When you buy a one way ticket to anywhere on the premise of working for a family business in exchange for room and board, you are taking a gamble of sorts. What if you don’t get along with the other volunteers? Or hate the work? What if the family is horrible, or worse, they think you are horrible? What if there is no candy?!?
I’ve been in Lapland for a little over two weeks now and I am happy to report I love the work, the other volunteers are fantastic, the Näsi family is unreal, I went into Rovaniemi today to find candy (I know you were worried, Michelle), and my time here has been full of color, painting a window with front row seats to the Life of a Lappi Family.
Korvalan Kestikievari, literally meaning “the inn at the place where you can hear the river’s water flow,” was established in 1889, back in the days where inns were strategically located every 10K (the distance considered “far enough” to travel in the cold, harsh arctic Lapland winters), each offering food, a place to sleep for the night, and a horse and sleigh to carry travelers on to the next inn.
Though Finland was not technically a part of WWII, they were engaged in their own battle with Russia and needed more than sticks and stones to defend their bones, so they turned to Germany for weapons. After Germany lost the war and German forces were driven from Finland, they pretty much turned the country into a giant fireplace. For some unknown, but oft speculated reason, Korvalan Kestikievari stood tall and proud, untouched by German fire.
Fast forward to the late 70s, early 80s when Seppo (my other host along with Jaana, husband and wife duo) took over his family’s business, built the ten cozy, rustic cabins that stand near the roadside today, offering more than just a place to warm traveling toes at night. Weary or not, travelers can relax in the sauna and take a cool dip in the lake, go ice fishing or borrow snowshoes and cross-country skis in the winter, canoes in the summer.

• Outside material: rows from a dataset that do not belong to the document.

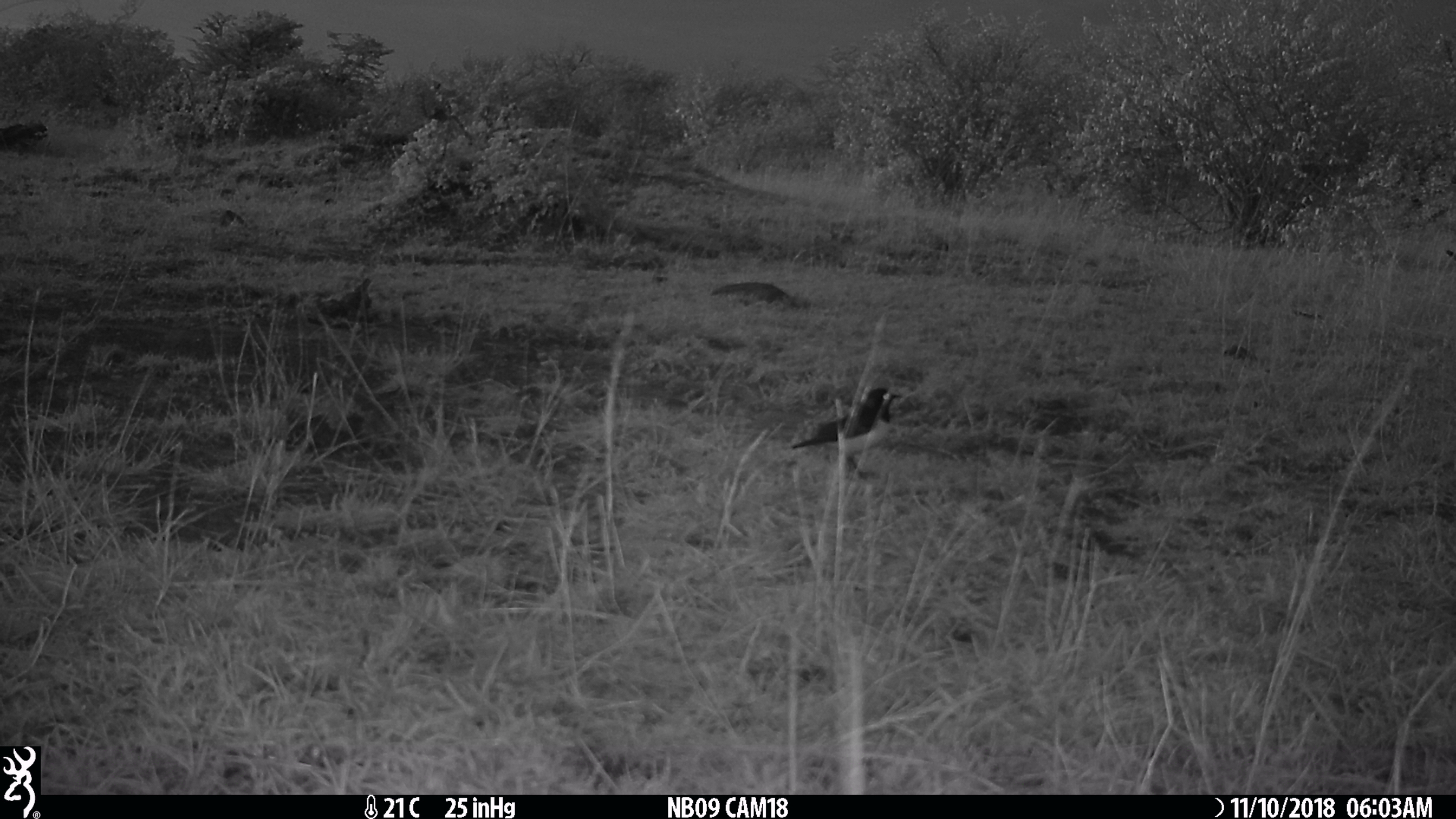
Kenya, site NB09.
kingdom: Animalia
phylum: Chordata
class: Aves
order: Passeriformes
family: Sturnidae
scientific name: Sturnidae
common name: starling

Adventure seekers can also book reindeer, snowmobile or husky safaris, enjoying the beautiful snow-capped forests of Lapland in an entirely different way.
For larger groups, the Näsi family offers traditionally cooked Finnish meals, prepared in the restaurant, which is the original unburnt inn from the village down the road that the Näsi’s dismantled, numbering each log as they went, and reconstructed it where it stands today. You can still see names and comments, historical graffiti, etched into the logs by the earliest guests and visitors.
I come from a land where this gaudy, pastel place called the Wisconsin Dells exists (you can’t help but love it…and hate it), cheeseheads are aplenty (where people literally wear hats of foam cheese on their heads), and even cheesier North Woods gimmicks are found, and arrived at an airport that claims to be the official airport of the infamous Santa. Yes, Virginia, there IS a Santa Claus, and I live like 60K from his village. There is often a fine line between tacky tourism and authenticity, and Korvala is on the right side of that line, almost to perfection. Seppo hums and mutters in Finnish to himself in the kitchen as he prepares reindeer and salmon dishes, squeaky cheese and berry soup, while Jaana, dressed in traditional Finnish garb complete with beautiful leather boots worn by Seppo’s grandmother, greets the guests, providing a brief history of the establishment, making them feel more than welcome.
Yes, this is their family business, their livelihood. But this family cares more about giving visitors a genuine feel of the Lapland experience than making a quick buck. They are happy to simply share their way of life with the rest of the world.
Last week a large college group was enjoying all Korvala has to offer, and as I was waiting for one of the husky safaris to return, I took a stroll across the campgrounds. I am pretty sure I walked straight through the Finnish version of a Norman Rockwell painting: several people relaxing in bright orange chairs around self-made holes in the lake, patiently waiting for a fish; a couple of guys, kicked back on their cozy cabin porch, enjoying the sunshine and some local Finnish beer; several cross-country skiers crossing the lake off in the distance as the dog sledders soared over the hill, breaking through the trees and onto the lake…
You have got to be kidding me that this is my life right now.
I’m trying not to count my money as I’m sitting at the table, but if this was a gamble I took, I’m holding a royal flush.
** A special thanks to Jaana for the family history. I hope I remembered everything correctly!